Description of the task => For the listing below, print exactly the lines from the line with "Tanzania, site M13, 2012-04-12" to the line with "common name: blue wildebeest", both included, and nothing beyond them.

Study material =>

........

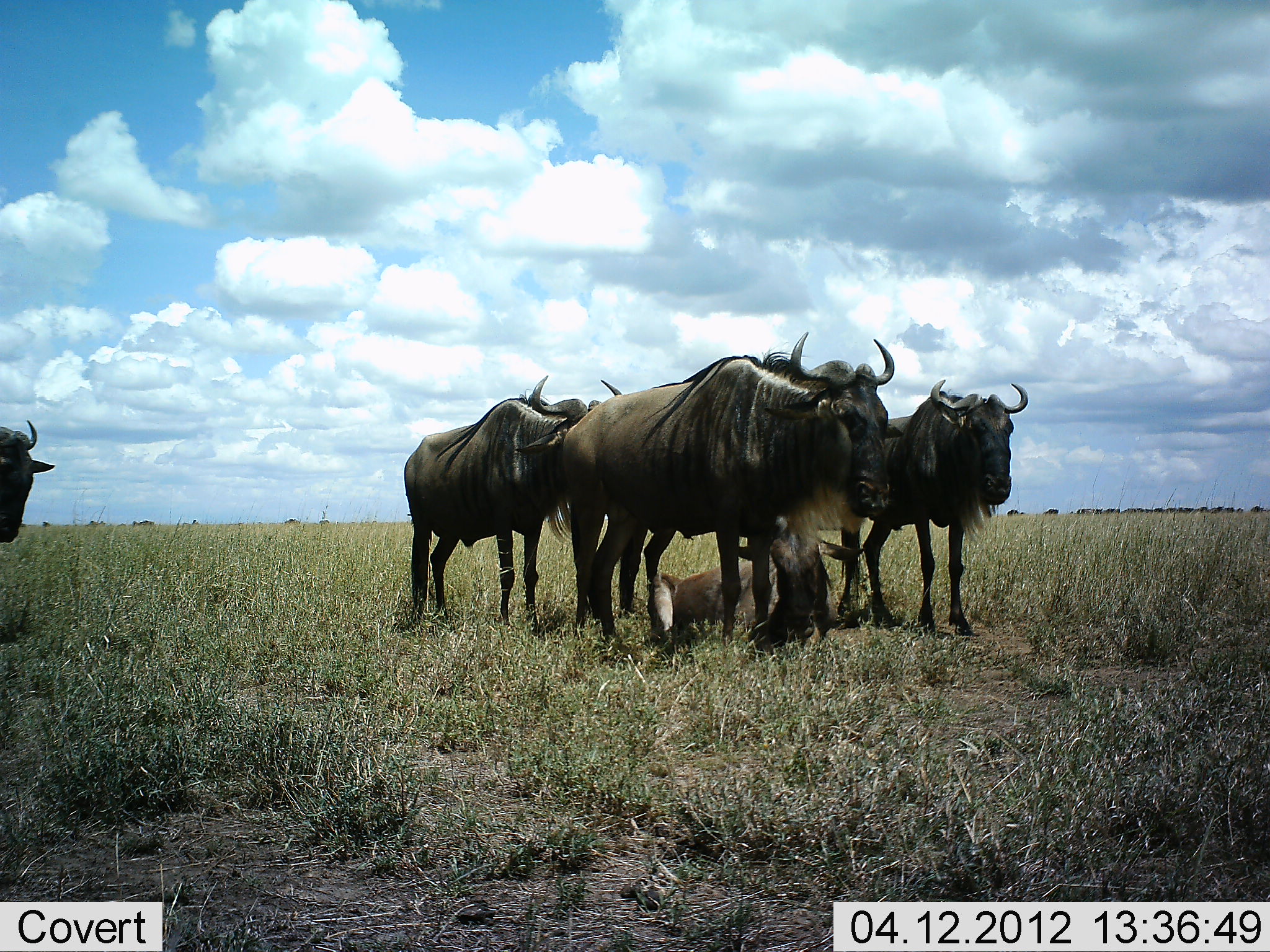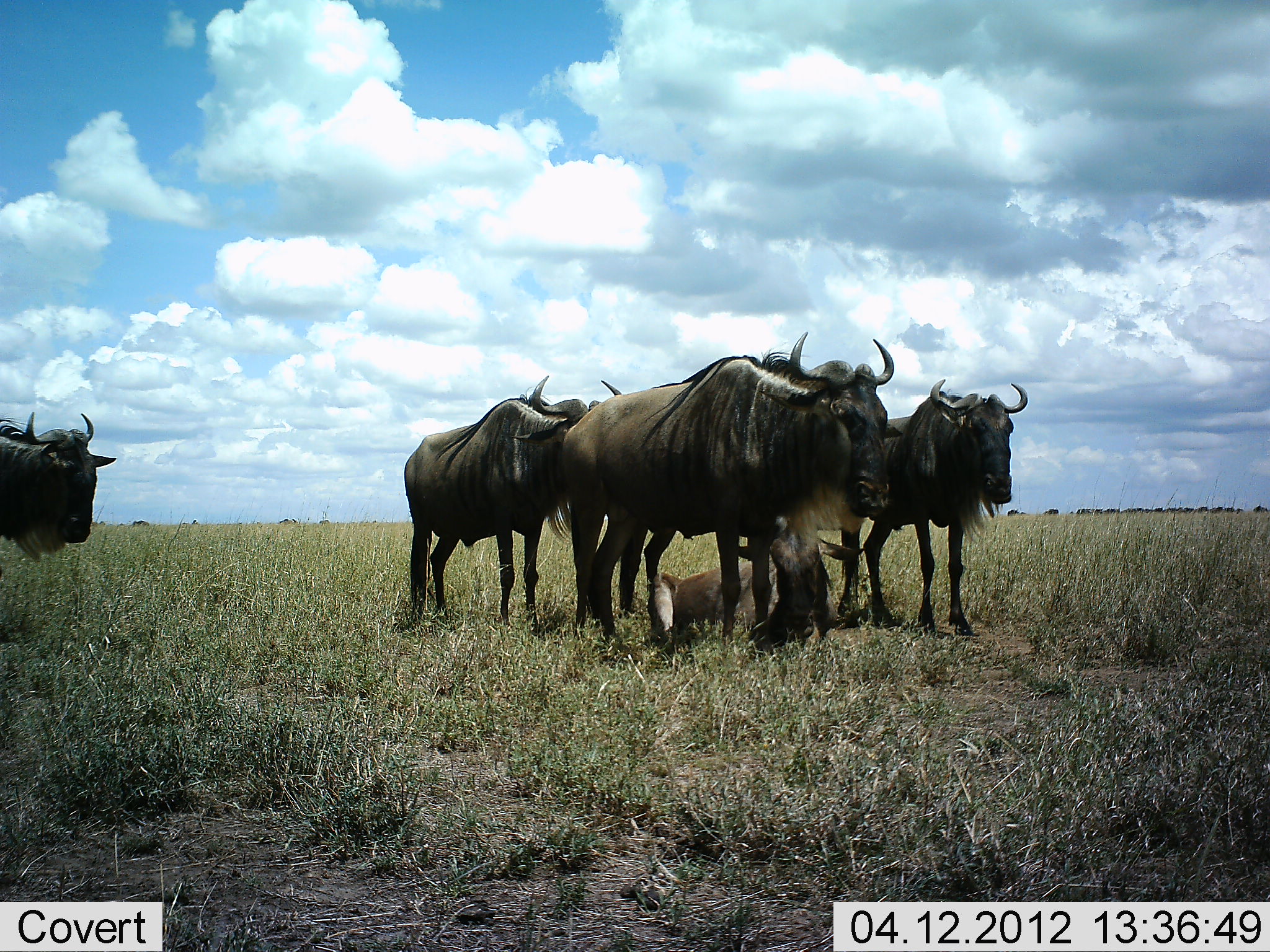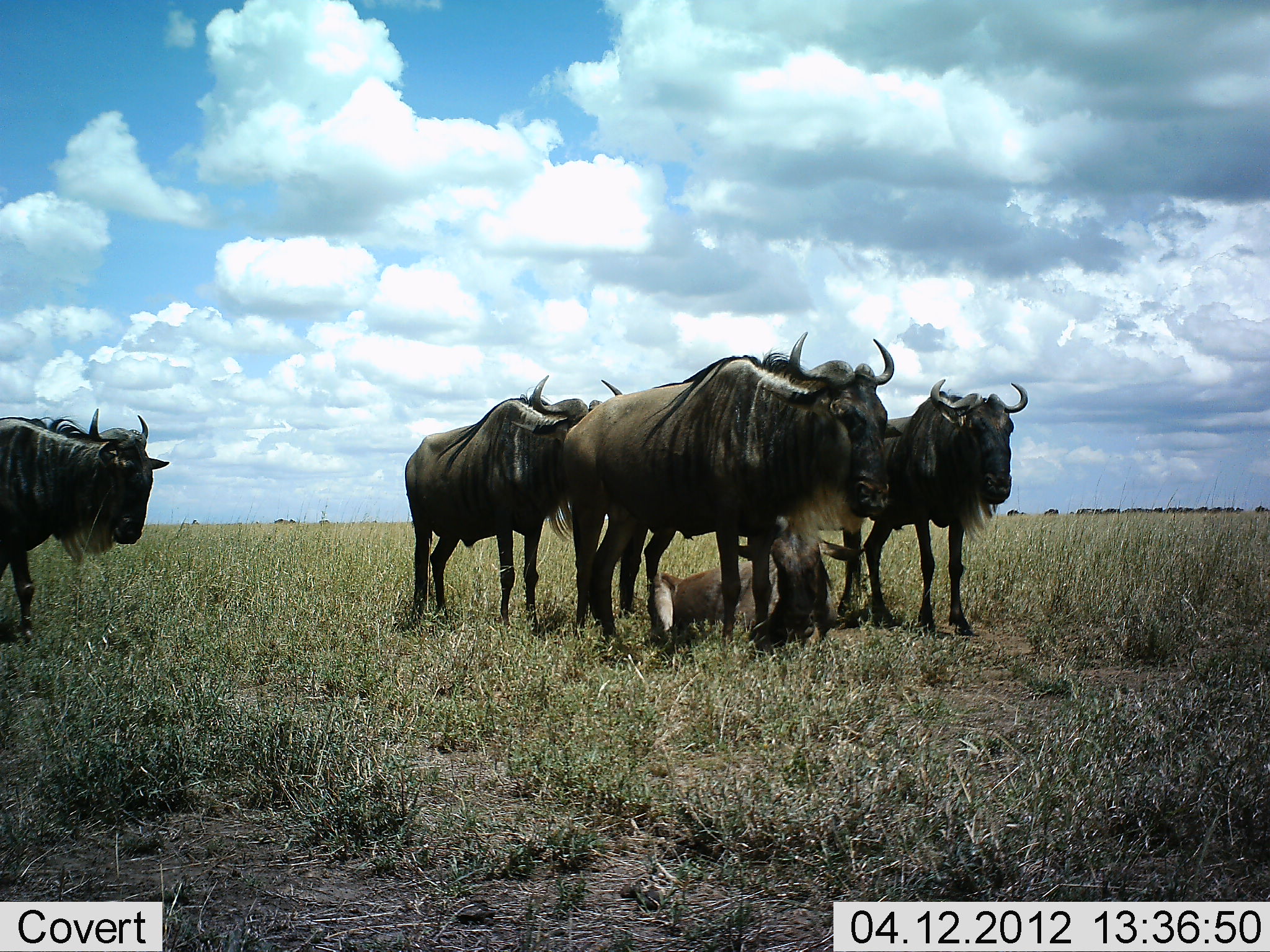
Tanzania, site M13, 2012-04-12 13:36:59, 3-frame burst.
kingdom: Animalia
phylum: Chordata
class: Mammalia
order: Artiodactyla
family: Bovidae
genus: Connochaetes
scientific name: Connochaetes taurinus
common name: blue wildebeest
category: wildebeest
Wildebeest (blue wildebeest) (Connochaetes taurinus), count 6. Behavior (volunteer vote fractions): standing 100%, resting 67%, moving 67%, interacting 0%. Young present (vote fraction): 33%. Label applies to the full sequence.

........

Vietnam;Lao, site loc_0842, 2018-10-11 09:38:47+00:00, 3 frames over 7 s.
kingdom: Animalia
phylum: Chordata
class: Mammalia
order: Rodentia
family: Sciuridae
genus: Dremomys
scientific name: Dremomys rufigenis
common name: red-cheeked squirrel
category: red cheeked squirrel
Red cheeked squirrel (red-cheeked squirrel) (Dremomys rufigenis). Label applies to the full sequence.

........

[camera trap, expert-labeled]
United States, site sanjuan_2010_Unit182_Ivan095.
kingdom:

........

Exercise output =>
Tanzania, site M13, 2012-04-12 13:36:59, 3-frame burst.
kingdom: Animalia
phylum: Chordata
class: Mammalia
order: Artiodactyla
family: Bovidae
genus: Connochaetes
scientific name: Connochaetes taurinus
common name: blue wildebeest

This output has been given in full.